Considerable evidence argues the brain hemispheres of autistic children are isolated and atypically asymmetric in anatomy, function, neurochemistry, and blood flow. Low brain blood flow in hyperexcitable children is especially anomalous – suggesting failure of neurovascular coupling from lack of nitric oxide, the primary vasodilator, or its substrate arginine. Is too much arginine taken up by the liver to detoxify ammonia? One test is oral citrulline, which bypasses the liver and forms arginine in the kidneys, increasing systemic arginine. Replacing 2g/day of oral arginine with 2–4g/day oral citrulline (+ 2–4g/day taurine) evoked spontaneous speech, calmed anxiety, and enhanced focus and planning – left hemisphere attributes. Evidence that glutathione sustains release of nitric oxide prompted addition of undenatured whey protein for glutathione precursors.

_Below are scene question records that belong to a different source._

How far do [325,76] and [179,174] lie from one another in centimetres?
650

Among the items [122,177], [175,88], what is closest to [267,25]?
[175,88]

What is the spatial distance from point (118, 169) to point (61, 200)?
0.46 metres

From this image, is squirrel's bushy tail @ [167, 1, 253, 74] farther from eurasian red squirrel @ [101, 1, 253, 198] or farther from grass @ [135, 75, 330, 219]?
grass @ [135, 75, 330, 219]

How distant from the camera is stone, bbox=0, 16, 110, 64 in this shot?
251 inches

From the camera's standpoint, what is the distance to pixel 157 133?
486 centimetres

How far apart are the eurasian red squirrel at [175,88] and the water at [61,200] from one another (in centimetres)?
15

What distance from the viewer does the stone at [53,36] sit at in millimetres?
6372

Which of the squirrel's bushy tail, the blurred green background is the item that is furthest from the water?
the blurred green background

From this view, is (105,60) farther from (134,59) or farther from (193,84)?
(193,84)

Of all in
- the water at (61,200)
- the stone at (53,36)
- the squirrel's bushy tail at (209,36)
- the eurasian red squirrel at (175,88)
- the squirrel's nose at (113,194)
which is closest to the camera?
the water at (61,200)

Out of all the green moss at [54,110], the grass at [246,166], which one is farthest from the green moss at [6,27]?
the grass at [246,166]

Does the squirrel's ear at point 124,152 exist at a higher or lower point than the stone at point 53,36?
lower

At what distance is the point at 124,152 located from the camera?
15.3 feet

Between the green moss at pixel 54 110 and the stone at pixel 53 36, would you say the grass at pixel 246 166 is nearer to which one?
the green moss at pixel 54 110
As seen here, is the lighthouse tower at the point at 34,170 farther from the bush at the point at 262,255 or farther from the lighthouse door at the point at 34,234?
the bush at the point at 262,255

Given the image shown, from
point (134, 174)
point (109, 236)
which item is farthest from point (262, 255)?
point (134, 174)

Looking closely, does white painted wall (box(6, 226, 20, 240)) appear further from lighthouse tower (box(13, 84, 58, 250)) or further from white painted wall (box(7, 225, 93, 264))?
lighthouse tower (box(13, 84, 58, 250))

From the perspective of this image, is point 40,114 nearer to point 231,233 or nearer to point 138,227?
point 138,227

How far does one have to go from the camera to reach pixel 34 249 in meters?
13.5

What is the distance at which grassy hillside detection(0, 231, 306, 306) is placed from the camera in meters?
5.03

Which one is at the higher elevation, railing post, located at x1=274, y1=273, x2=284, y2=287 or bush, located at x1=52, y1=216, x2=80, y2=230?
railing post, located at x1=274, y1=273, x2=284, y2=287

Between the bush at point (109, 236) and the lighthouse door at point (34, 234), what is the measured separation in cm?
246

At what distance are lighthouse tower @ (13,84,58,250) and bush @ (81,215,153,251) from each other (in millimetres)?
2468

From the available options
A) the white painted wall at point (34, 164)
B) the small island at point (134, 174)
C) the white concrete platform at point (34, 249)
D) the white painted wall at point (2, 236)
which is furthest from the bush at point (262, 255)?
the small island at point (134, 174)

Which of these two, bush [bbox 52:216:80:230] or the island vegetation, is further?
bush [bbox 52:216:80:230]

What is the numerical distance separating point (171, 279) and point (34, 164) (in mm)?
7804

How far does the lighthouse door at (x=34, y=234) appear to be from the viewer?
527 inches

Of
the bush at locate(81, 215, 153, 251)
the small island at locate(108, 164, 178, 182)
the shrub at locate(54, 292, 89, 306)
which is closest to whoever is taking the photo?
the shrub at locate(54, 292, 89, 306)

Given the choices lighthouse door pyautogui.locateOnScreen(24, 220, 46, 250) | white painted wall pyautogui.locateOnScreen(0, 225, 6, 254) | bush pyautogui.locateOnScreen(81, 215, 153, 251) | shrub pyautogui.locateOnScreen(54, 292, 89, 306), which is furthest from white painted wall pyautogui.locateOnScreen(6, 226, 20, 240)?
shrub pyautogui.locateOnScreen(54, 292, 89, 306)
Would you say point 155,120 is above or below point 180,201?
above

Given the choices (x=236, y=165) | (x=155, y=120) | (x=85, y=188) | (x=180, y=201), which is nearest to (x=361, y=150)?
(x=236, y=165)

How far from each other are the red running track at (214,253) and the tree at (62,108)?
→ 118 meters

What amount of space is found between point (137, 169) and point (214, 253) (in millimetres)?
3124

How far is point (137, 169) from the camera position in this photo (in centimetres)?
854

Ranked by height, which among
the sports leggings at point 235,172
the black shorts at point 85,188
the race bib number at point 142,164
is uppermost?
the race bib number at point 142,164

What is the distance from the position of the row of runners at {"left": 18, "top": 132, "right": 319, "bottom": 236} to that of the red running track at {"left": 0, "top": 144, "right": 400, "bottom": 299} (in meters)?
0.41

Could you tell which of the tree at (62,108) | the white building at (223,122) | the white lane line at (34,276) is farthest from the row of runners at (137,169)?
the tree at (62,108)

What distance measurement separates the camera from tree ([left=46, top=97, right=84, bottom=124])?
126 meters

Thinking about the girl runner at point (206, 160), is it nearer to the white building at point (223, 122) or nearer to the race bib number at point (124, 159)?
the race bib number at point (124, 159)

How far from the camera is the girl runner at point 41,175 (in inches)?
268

Evidence that glutathione also matures myelin argues glutathione depletion is a key mechanism in autism – keeping myelin immature, brain hemispheres isolated, and brain blood flow low.

Was my trial of citrulline too subjective? My best evidence is spontaneous speech. I rarely notice right away I’m reading or thinking aloud; in other words, I hear myself speaking, I didn’t intend to. Who is speaking?